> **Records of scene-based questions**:
──────────────────────────────

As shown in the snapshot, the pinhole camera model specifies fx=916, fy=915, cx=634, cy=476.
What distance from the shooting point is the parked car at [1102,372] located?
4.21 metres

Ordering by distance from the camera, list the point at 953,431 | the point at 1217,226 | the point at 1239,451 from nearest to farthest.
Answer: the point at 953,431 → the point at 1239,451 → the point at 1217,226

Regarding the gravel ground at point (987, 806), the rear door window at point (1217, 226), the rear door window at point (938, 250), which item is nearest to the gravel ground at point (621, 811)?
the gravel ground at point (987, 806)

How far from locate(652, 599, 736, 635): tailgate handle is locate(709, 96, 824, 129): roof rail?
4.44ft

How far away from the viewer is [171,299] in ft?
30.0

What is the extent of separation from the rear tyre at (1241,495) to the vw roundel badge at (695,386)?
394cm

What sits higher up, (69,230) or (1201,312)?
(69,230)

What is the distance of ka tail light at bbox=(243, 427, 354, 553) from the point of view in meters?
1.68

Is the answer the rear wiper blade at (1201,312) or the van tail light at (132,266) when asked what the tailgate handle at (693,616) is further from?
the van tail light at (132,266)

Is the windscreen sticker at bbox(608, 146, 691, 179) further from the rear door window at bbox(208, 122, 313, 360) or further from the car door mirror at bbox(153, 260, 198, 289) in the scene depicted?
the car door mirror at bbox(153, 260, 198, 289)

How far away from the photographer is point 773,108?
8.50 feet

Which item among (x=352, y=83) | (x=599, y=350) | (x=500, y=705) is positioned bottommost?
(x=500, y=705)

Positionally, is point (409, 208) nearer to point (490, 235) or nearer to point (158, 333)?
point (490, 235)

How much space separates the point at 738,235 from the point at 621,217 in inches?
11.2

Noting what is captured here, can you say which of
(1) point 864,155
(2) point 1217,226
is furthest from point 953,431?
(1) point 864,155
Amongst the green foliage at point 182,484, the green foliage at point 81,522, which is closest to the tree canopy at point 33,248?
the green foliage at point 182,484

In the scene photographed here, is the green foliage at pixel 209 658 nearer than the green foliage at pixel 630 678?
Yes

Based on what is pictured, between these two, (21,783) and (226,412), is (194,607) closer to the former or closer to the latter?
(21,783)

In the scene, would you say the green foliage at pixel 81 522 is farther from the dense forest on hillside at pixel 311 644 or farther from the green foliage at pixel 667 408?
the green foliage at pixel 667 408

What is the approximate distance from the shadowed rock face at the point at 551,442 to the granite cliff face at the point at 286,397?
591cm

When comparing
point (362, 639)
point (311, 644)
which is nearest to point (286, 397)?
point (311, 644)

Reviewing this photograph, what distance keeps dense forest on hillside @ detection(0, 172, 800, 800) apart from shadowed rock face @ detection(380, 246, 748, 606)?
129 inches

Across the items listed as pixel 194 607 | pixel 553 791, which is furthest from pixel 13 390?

──────────────────────────────

> **What you need to do**:
Every entry above should be retyped exactly as shown.

> **Exercise solution**:
As shown in the snapshot, the pinhole camera model specifies fx=916, fy=915, cx=634, cy=476.
What distance from the shooting point is the parked car at [1102,372] located?
4.21 metres

Ordering by distance from the camera, list the point at 953,431 | the point at 1217,226 | the point at 1239,451 from nearest to farthest.
Answer: the point at 953,431 → the point at 1239,451 → the point at 1217,226

Regarding the gravel ground at point (987, 806), the rear door window at point (1217, 226), the rear door window at point (938, 250), which item is nearest to the gravel ground at point (621, 811)?
the gravel ground at point (987, 806)

How far from locate(652, 599, 736, 635): tailgate handle is locate(709, 96, 824, 129): roof rail?
4.44ft

How far away from the viewer is [171,299] in ft?
30.0

What is the extent of separation from the rear tyre at (1241,495) to the vw roundel badge at (695,386)?
394cm

What sits higher up, (69,230) or (1201,312)?
(69,230)

What is the distance of ka tail light at bbox=(243, 427, 354, 553) from the point of view in meters?
1.68

Is the answer the rear wiper blade at (1201,312) or the van tail light at (132,266) when asked what the tailgate handle at (693,616) is further from?
the van tail light at (132,266)

Is the windscreen sticker at bbox(608, 146, 691, 179) further from the rear door window at bbox(208, 122, 313, 360) or further from the car door mirror at bbox(153, 260, 198, 289) in the scene depicted?
the car door mirror at bbox(153, 260, 198, 289)

How far away from the photographer is point 773,108?
8.50 feet

Which item among (x=352, y=83) | (x=599, y=350) | (x=500, y=705) is positioned bottommost?
(x=500, y=705)

Positionally, is point (409, 208) nearer to point (490, 235) or nearer to point (158, 333)?
point (490, 235)

How much space separates the point at 738,235 from the point at 621,217 in inches?
11.2

Noting what is captured here, can you say which of
(1) point 864,155
(2) point 1217,226
is furthest from point 953,431?
(1) point 864,155
Amongst the green foliage at point 182,484, the green foliage at point 81,522, which is closest to the tree canopy at point 33,248?
the green foliage at point 182,484

In the scene photographed here, is the green foliage at pixel 209 658 nearer than the green foliage at pixel 630 678?
Yes

Based on what is pictured, between these two, (21,783) and (226,412), is (194,607) closer to the former or closer to the latter?
(21,783)

In the scene, would you say the green foliage at pixel 81 522 is farther from the dense forest on hillside at pixel 311 644 or farther from the green foliage at pixel 667 408?
the green foliage at pixel 667 408

What is the approximate distance from the shadowed rock face at the point at 551,442 to the granite cliff face at the point at 286,397?
591cm

When comparing
point (362, 639)
point (311, 644)
which is nearest to point (286, 397)?
point (311, 644)

Reviewing this photograph, what distance keeps dense forest on hillside @ detection(0, 172, 800, 800) apart from shadowed rock face @ detection(380, 246, 748, 606)?
129 inches

Across the items listed as pixel 194 607 | pixel 553 791, which is furthest from pixel 13 390?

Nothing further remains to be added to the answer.